Einer, der sich mit dem Thema „Einsatztrauma“ auskennt, ist Oberstarzt Dr. Peter Zimmermann, Leitender Arzt im Psychotraumazentrum der Bundeswehr in Berlin. Er schätzt die Dunkelziffer tatsächlich traumatisierter Soldaten hoch ein. „Etwa 5000 bis 10.000 erleiden einsatzbedingte psychische Erkrankungen – etwa 3000 bis 5000 davon PTBS.“ Und nicht nur die seelisch versehrten Soldaten leiden unter der Erkrankung, auch ihre Familien tun es, besonders die Kinder.

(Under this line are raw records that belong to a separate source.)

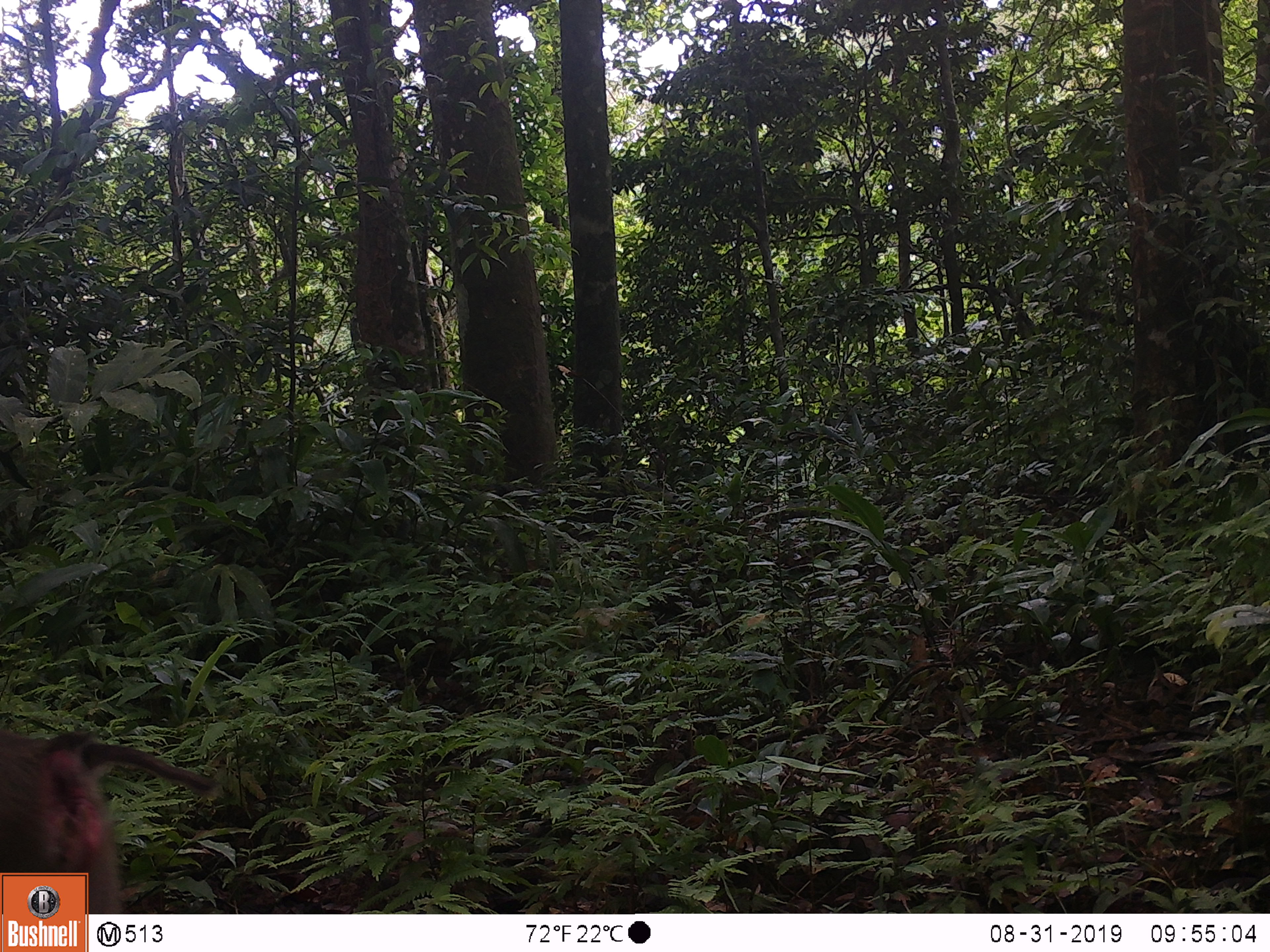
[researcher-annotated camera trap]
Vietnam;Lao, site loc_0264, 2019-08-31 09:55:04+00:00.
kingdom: Animalia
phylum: Chordata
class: Mammalia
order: Primates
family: Cercopithecidae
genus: Macaca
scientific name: Macaca nemestrina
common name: pig-tailed macaque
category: pig tailed macaque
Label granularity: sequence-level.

Zimmermann hat an einem Projekt mitgewirkt, das betroffenen Soldatenfamilien bildreich helfen will. Das Kinderbuch „Schattige Plätzchen – mein Papa hat PTBS!“ von Autorin Kathrin Schocke und Illustratorin Lilli L ’Arronge ist aus einer gemeinsamen Idee der Evangelischen Militärseelsorge und des Berliner Psychotraumazentrums heraus entstanden und erfüllte offensichtlich die Erwartungen der Leser. Die erste Auflage in Höhe von 1000 Exemplaren war innerhalb kürzester Zeit vergriffen. Jetzt sollen 3000 Exemplare nachgedruckt werden.
Zum Bildangebot:
1. Das Hintergrundfoto unserer Infografik zeigt einen Scharfschützen der Bundeswehr in Afghanistan. Die Aufnahme wurde am 25. September 2010 gemacht.

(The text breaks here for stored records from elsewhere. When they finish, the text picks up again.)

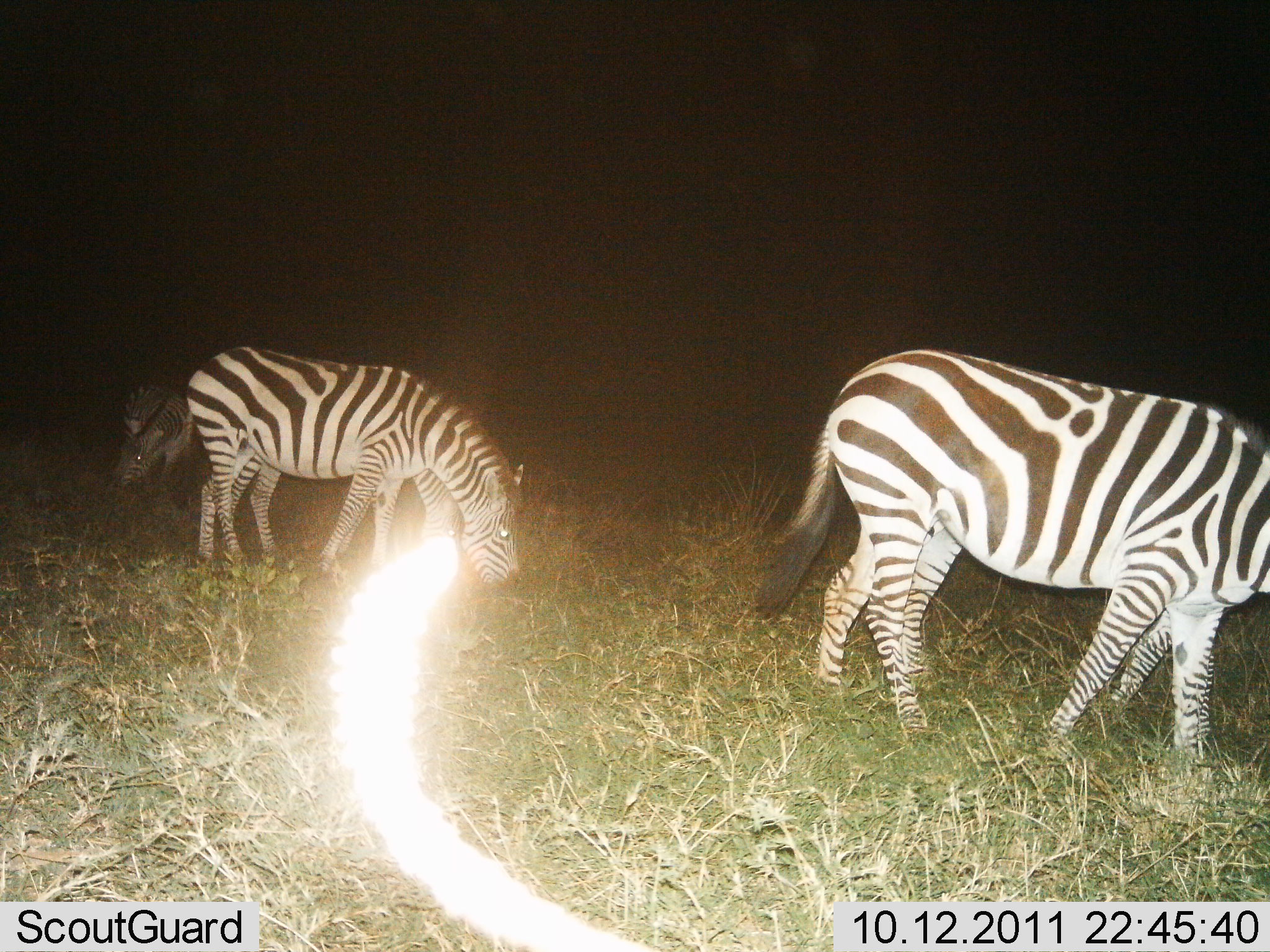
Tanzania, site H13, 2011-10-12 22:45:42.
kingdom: Animalia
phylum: Chordata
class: Mammalia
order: Perissodactyla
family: Equidae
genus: Equus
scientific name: Equus quagga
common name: plains zebra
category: zebra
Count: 3.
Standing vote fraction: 15%.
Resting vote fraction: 0%.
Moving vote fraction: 15%.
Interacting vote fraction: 0%.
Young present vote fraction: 8%.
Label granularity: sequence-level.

(Foto: Walter Wayman/Bundeswehr)
2. Ausschnitt der Titelseite des Kinderbuches „Schattige Plätzchen – mein Papa hat PTBS“ von Kathrin Schocke und Lilli L ’Arronge. Auch die Neuauflage soll wieder kostenlos über die Bundeswehrkrankenhäuser und die Militärpfarrämter abgegeben werden.
(Foto: Militärseelsorge)
Ein sehr interessanter Artikel, schade, dass man so etwas nicht im Intranet der Bw zu lesen bekommt. Ich habe eine weitere Hypothese zu den gestiegenen PTBS-Erkrankungen im Zusammenhang mit Afghanistan und vermute hier so etwas wie eine kognitive Dissonanz zwischen der erlebten Sinnhaftigkeit des Einsatzes und den eigenen Überzeugungen. Während anfangs noch Optimismus herrschte, dass die Bundeswehr dort etwas zum Guten bewegen kann und von der Bevölkerung größtenteils begrüßt wurde, hat sich diese Stimmung irgendwann geändert. Ich selbst war 2009 dort und schon damals habe ich auch an mir selbst bemerkt, dass die Kluft zwischen Anspruch und Wirklichkeit einen immer mehr dazu verleitet hat, sich in einen organisationalen Zynismus zu flüchten, um diesen Widerspruch emotional erträglicher zu gestalten. Nie vergessen werde ich die gespenstische Stimmung im Kontingent nach den Angriffen auf die Tanklaster bei Kunduz und der darauf folgenden Medienkampagne gegen Oberst Klein in der Heimat. Im Stich gelassen fühlen ist noch eine milde Umschreibung für die Gefühswelt vieler Kontingenangehörigen in diesen Tagen. Die jetzige Situation – einen Abzug mit verbleibender Ausbildungskomponente als Erfolg zu verkaufen – dürfte nicht minder unzufriedenstellend sein.